A Probably Approximately Correct Analysis of Group Testing Algorithms
Sameera Bharadwaja H., Chandra R. Murthy
TL;DR
This work reframes non-adaptive group testing with random pooling as a PAC-learning problem to derive finite-sample sufficiency bounds on the number of tests $m$ needed for approximate defective-set recovery. It provides PAC-based bounds for three practical decoders—CoMa, CBP, and DD—under FP-only and FN-only error models, using a Bernoulli design and near-constant row-weight design, and it explicitly links the error tolerance $\epsilon$ and confidence $1-\delta$ to $m$ through order-wise expressions. A key contribution is the optimization of design parameters in CBP (Chernoff parameter) and the extension of the coupon collector analysis to partial collection, enabling tighter bounds than prior exact-recovery results. The paper also offers non-asymptotic insights, visualizing the testing-rate surface and contours to illustrate trade-offs between accuracy and confidence, with simulations showing tight alignment between PAC bounds and empirical performance.
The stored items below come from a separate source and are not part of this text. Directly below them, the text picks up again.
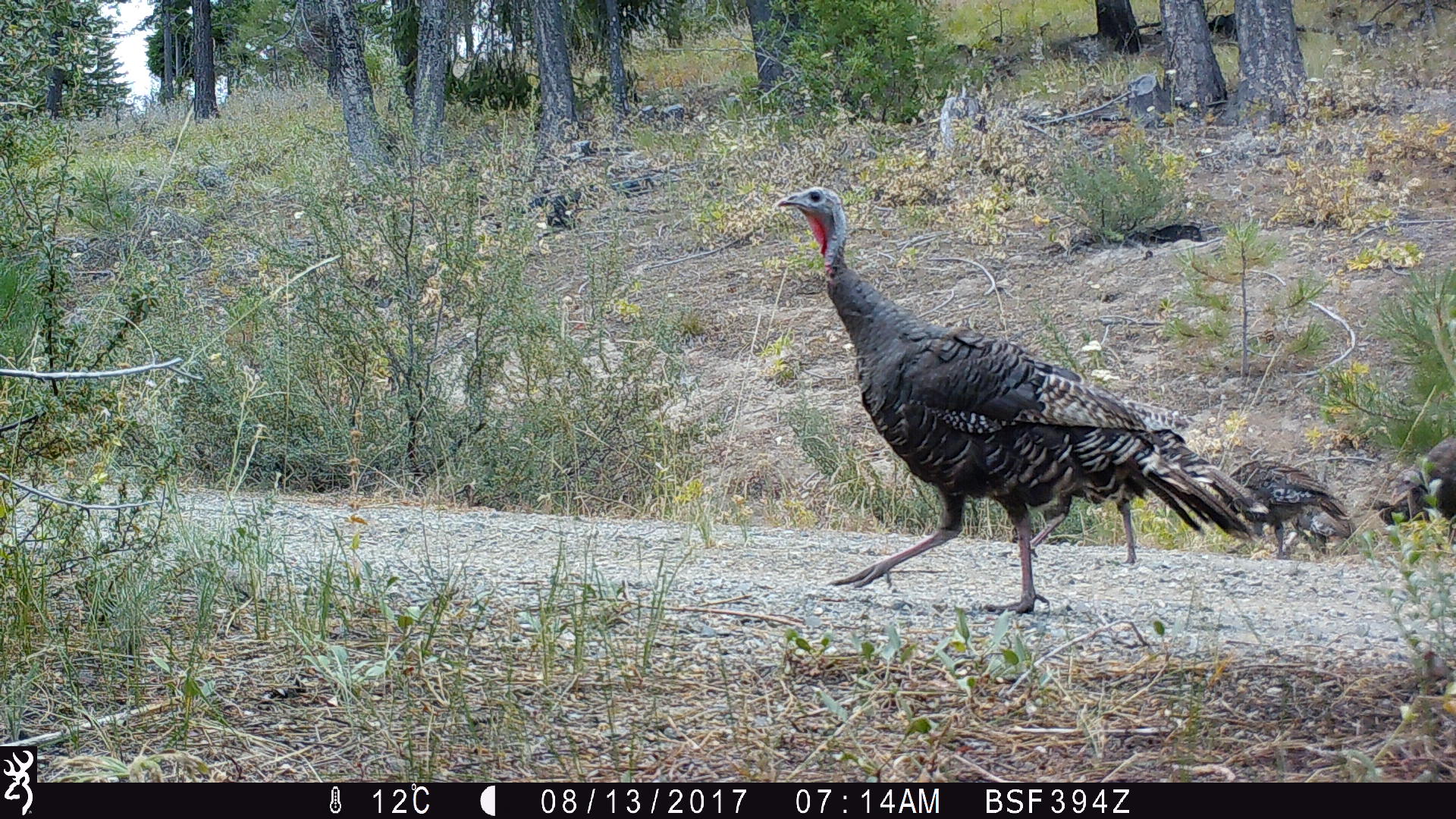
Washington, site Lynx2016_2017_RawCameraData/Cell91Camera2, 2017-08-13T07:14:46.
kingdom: Animalia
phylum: Chordata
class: Aves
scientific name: Aves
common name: birds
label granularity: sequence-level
Collectively, the results provide practical guidance for choosing the number of tests in approximate group testing and highlight the PAC framework as a unified lens for exact and approximate recovery across randomized designs.
Abstract
We consider the problem of identifying the defectives from a population of items via a non-adaptive group testing framework with a random pooling-matrix design. We analyze the sufficient number of tests needed for approximate set identification, i.e., for identifying almost all the defective and non-defective items with high confidence. To this end, we view the group testing problem as a function learning problem and develop our analysis using the probably approximately correct (PAC) framework. Using this formulation, we derive sufficiency bounds on the number of tests for three popular binary group testing algorithms: column matching, combinatorial basis pursuit, and definite defectives. We compare the derived bounds with the existing ones in the literature for exact recovery theoretically and using simulations. Finally, we contrast the three group testing algorithms under consideration in terms of the sufficient testing rate surface and the sufficient number of tests contours across the range of the approximation and confidence levels.